What this task involves → Reproduce every one of the entries below, swapping "viewer" for "observer" wherever it appears and leaving all other wording unchanged. Omit the pictures from your version.

Visual spatial reasoning items
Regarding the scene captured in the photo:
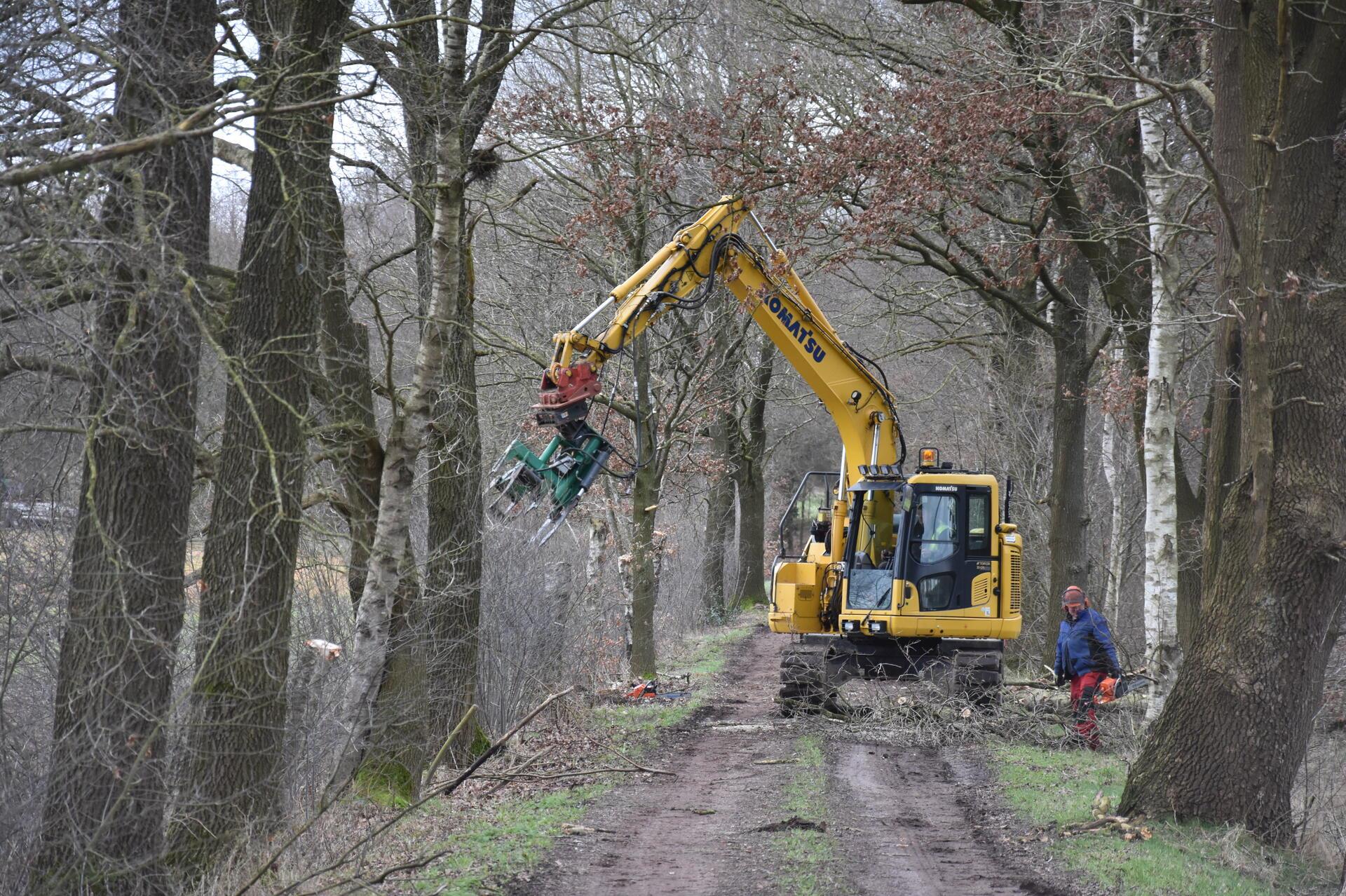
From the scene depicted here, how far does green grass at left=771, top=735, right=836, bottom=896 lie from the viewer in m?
7.54

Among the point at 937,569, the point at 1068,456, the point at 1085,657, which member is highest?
the point at 1068,456

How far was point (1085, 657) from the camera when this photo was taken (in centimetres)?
1276

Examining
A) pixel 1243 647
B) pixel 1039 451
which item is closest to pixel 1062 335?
pixel 1039 451

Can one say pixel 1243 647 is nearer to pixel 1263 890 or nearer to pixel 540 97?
pixel 1263 890

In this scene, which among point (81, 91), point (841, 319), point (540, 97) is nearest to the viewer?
point (81, 91)

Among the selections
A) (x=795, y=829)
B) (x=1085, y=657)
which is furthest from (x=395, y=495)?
(x=1085, y=657)

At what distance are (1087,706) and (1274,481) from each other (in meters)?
5.02

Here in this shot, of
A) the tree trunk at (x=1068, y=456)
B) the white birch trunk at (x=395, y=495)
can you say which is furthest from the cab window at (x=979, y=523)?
the white birch trunk at (x=395, y=495)

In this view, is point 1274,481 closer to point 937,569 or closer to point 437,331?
point 437,331

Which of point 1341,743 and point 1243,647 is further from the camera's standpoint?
point 1341,743

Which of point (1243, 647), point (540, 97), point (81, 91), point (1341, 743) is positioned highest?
point (540, 97)

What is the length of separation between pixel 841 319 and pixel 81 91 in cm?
1657

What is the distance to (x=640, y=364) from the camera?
16.1m

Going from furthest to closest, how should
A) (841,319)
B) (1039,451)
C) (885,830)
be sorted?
(1039,451), (841,319), (885,830)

The response →
Regarding the scene captured in the photo:
From the scene depicted here, how far does green grass at left=771, top=735, right=836, bottom=896 lie from the observer in m?
7.54

Among the point at 937,569, the point at 1068,456, the point at 1085,657, which member is highest?
the point at 1068,456

How far was point (1085, 657) from the camera when this photo was taken (in centimetres)?
1276

Examining
A) pixel 1243 647
B) pixel 1039 451
which item is closest to pixel 1062 335?
pixel 1039 451

Can one say pixel 1243 647 is nearer to pixel 1263 890 or nearer to pixel 540 97?
pixel 1263 890

In this scene, which among point (81, 91), point (841, 319), point (540, 97) is nearest to the observer?
point (81, 91)

Among the selections
A) (x=795, y=829)
B) (x=1085, y=657)
which is furthest from (x=395, y=495)?
(x=1085, y=657)

At what distance are (1087,706) and (1274,481) from each other (in meters)?
5.02

Here in this shot, of
A) the tree trunk at (x=1068, y=456)
B) the white birch trunk at (x=395, y=495)
can you say which is furthest from the cab window at (x=979, y=523)?
the white birch trunk at (x=395, y=495)

In this view, is point 1274,481 closer to point 937,569 or closer to point 437,331?
point 437,331

Which of point 1341,743 and point 1243,647 is further from the camera's standpoint?
point 1341,743

Which of point (1243, 647), point (540, 97), point (81, 91), point (1341, 743) is positioned highest?
point (540, 97)

What is the length of separation between pixel 841 319 and pixel 81 91 in cm?
1657

What is the distance to (x=640, y=364) from the camera?
16.1m

Going from furthest to closest, how should
A) (841,319)
B) (1039,451)
C) (885,830)
be sorted?
(1039,451), (841,319), (885,830)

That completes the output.